Fall 2022 - 60720 - PA 383C - Policy Development | LBJ School of Public Affairs | The University of Texas at Austin

Fall 2022 - 60720 - PA 383C - Policy Development

GENDER, HEALTH AND SOCIETY

This course examines the gender dimensions of health, illness, and the medical care industry in the United States and other developed nations. It is motivated by the fact that health, disease, and medical care have important gender-specific dimensions that are affected by economics, politics, and culture. In the past the medical care system often ignored gender, as well as race-baced differences in health care needs. These gaps in knowledge concerning risks and appropriate treatmentst have very specific consequences that we will investigate. The collection of readings will allow us to examine the social institutions that shape men's and women's health and health care. Specific topics include reproductive health, single motherhood and the stress of raising children alone, welfare and health care, divorce and changes in health, certain illnesses that women experience including breast and ovarian cancer, drug and alcohol abuse, and the forces that influence research into women's health problems.
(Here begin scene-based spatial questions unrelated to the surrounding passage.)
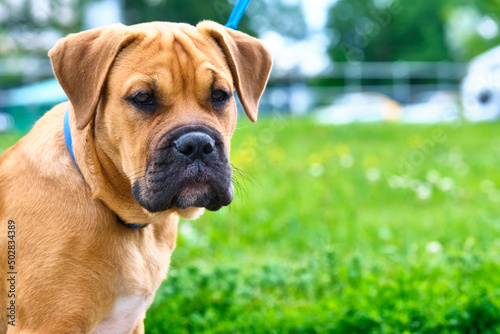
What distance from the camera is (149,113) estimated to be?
3145mm

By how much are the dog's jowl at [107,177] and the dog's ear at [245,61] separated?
219 mm

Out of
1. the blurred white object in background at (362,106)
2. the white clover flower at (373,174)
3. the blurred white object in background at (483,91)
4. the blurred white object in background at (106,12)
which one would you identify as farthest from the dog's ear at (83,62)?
the blurred white object in background at (362,106)

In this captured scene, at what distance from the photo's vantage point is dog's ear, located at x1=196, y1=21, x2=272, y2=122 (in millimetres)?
3508

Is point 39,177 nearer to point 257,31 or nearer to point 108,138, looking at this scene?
point 108,138

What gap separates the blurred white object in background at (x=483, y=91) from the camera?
13.1 metres

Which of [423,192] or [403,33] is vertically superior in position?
[423,192]

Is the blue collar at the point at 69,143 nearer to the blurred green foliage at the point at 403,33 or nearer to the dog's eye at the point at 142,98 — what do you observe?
the dog's eye at the point at 142,98

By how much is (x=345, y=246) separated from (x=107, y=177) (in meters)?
3.54

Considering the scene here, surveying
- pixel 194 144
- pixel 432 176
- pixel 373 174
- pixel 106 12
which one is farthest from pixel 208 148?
pixel 106 12

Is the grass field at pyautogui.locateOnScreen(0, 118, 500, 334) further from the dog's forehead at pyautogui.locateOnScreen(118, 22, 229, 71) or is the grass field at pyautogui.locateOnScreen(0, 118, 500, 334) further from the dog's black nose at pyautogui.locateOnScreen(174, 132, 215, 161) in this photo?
the dog's forehead at pyautogui.locateOnScreen(118, 22, 229, 71)

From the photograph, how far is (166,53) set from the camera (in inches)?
125

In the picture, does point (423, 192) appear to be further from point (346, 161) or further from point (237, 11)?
point (237, 11)

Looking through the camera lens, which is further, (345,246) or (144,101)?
(345,246)

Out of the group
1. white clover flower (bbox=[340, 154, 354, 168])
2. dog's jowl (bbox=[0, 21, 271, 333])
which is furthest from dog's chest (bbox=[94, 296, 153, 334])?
white clover flower (bbox=[340, 154, 354, 168])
In addition, we examine the role of woman as major actors in changing the health care system, reducing health risks for themselves and their families, and their roles as health care providers, public administrators, and leaders in the health care establishment. We will also touch upon the role of local, state and federal agencies in health policy formulation and implementation, the politics of the medicalization of women's issues including childbirth, refugee and immigrant women's heath, and more. The course will also examine the role of different levels and branches of government, including the presidency, Congress, the courts, and the bureaucracy, in the formation of public policy. Alternative political ideologies regarding state and private responsibility for women's health will be compared and contrasted. Similarly, we will assess the relative power of key non-governmental actors, such as interest groups, health care NGOs, researcheres, and the media in the definition and framing of our health agenda. The course deals with rapidly evolving issues and readings will be assigned as current events warrant.